Laicità: tema del prossimo Incontro nazionale cdb

 

Laicità è il tema del prossimo incontro nazionale delle comunità di base. E non a caso. Laicità è infatti uno dei temi che più stanno a cuore a realtà come le nostre fondate sul valore primario dell’autonomia delle coscienze in un quadro non individualistico ma di relazioni di base. Inoltre la stagione storica che stiamo vivendo è segnata dall’emergere di eventi che riportano la laicità in primo piano. Tutte le comunità sono impegnate a socializzare le loro riflessioni e prassi perché il Convegno di fine anno sia davvero, come sempre si è cercato che fossero i nostri incontri, un fatto comunitario e quindi partecipato: un incontro di attori e non di spettatori, un punto di arrivo di percorsi di scambio, confronto, ricerca pratica dal basso e non solo una sequenza, per non dire passerella, di esperti. Quest’ultima frase non vuole deprezzare la funzione preziosa degli esperti, il servizio di persone che mettono a disposizione le loro conoscenze e saperi. Intende però valorizzare il sapere che viene dal basso, dalle relazioni, dalle esperienze di vita: un sapere spesso deprezzato, umiliato, oscurato, eppure un sapere indispensabile nella sua umiltà per dare anima e senso al cammino umano e alla stessa ricerca degli esperti.

RIGHE DEL DATASET |
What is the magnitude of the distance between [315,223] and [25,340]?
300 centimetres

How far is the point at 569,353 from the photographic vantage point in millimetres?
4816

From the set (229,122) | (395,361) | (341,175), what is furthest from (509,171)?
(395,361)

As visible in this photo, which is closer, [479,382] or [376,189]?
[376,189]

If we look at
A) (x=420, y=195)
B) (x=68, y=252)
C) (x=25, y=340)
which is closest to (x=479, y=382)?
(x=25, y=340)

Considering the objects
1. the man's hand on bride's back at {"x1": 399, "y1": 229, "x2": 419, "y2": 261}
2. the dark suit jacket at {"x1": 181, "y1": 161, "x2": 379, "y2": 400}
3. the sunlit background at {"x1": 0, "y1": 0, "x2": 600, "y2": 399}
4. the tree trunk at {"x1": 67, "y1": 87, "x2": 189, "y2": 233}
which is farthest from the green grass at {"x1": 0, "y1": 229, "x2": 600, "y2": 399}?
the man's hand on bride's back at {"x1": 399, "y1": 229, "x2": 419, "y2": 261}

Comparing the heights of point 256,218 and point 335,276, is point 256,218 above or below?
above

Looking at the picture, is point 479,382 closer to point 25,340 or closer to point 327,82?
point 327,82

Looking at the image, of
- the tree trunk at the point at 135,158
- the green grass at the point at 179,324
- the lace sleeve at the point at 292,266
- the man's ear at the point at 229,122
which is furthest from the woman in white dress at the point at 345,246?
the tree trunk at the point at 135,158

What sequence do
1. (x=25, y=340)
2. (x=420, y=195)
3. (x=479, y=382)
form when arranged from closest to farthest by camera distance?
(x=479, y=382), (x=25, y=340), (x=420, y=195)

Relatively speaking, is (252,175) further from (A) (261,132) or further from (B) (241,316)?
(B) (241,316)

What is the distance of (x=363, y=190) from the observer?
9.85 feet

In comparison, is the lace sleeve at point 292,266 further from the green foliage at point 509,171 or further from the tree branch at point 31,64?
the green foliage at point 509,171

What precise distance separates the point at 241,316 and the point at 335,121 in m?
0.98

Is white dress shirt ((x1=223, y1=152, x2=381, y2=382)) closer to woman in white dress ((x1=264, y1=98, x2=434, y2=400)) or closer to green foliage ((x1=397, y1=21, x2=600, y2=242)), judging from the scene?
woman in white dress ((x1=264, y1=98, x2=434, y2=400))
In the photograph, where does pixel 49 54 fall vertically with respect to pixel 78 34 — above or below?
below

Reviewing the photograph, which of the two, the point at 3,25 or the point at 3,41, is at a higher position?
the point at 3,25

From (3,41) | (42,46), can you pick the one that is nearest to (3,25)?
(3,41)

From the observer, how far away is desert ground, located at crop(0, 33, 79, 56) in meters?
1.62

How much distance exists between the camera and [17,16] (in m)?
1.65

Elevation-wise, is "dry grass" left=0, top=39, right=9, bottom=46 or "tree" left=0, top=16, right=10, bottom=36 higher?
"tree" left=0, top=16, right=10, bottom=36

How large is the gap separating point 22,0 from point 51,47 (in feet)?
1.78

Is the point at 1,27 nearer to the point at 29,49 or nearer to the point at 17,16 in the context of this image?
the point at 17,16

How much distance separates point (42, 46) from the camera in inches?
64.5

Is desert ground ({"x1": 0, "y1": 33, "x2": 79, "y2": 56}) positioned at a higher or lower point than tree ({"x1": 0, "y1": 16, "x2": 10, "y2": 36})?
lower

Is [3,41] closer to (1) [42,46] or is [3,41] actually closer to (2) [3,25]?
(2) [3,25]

COMPITO ASSEGNATO |
Rispondi a queste domande sul testo sulla laicità:
1. Qual è il tema del prossimo incontro nazionale delle comunità di base?
2. Su quale valore primario sono fondate realtà come le comunità di base?
3. Da dove viene il sapere che il testo intende valorizzare?

RISPOSTA |
1. La laicità.
2. Sul valore primario dell'autonomia delle coscienze, in un quadro non individualistico ma di relazioni di base.
3. Dal basso, dalle relazioni e dalle esperienze di vita.